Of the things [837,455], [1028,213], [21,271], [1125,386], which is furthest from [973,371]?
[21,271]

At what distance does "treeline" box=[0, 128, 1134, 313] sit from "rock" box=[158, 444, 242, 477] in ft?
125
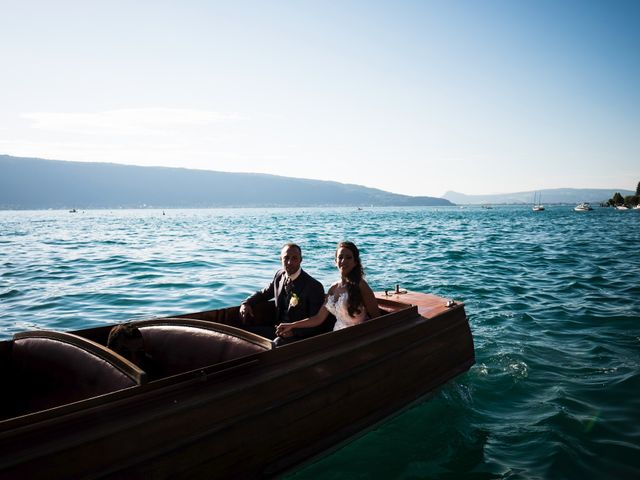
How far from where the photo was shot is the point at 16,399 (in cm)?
416

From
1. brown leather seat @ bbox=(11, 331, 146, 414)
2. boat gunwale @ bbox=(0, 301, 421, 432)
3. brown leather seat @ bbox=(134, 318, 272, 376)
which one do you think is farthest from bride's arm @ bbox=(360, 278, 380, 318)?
brown leather seat @ bbox=(11, 331, 146, 414)

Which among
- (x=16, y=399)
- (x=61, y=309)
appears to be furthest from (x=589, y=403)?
(x=61, y=309)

• **Exercise task**
Reproduce the whole listing above line for line, but leave out the picture.

• **Result of this task**
Of the things [837,455], [1028,213], [21,271], [1125,386], which is furthest from [973,371]?
[21,271]

At what distance does "treeline" box=[0, 128, 1134, 313] sit from "rock" box=[158, 444, 242, 477] in ft?
125
How far from where the photo was shot is the point at 16,399 (in cm)?
416

From
1. brown leather seat @ bbox=(11, 331, 146, 414)
2. boat gunwale @ bbox=(0, 301, 421, 432)
3. brown leather seat @ bbox=(134, 318, 272, 376)
which one do you think is farthest from bride's arm @ bbox=(360, 278, 380, 318)?
brown leather seat @ bbox=(11, 331, 146, 414)

Which among
- (x=16, y=399)
- (x=61, y=309)
appears to be furthest from (x=589, y=403)?
(x=61, y=309)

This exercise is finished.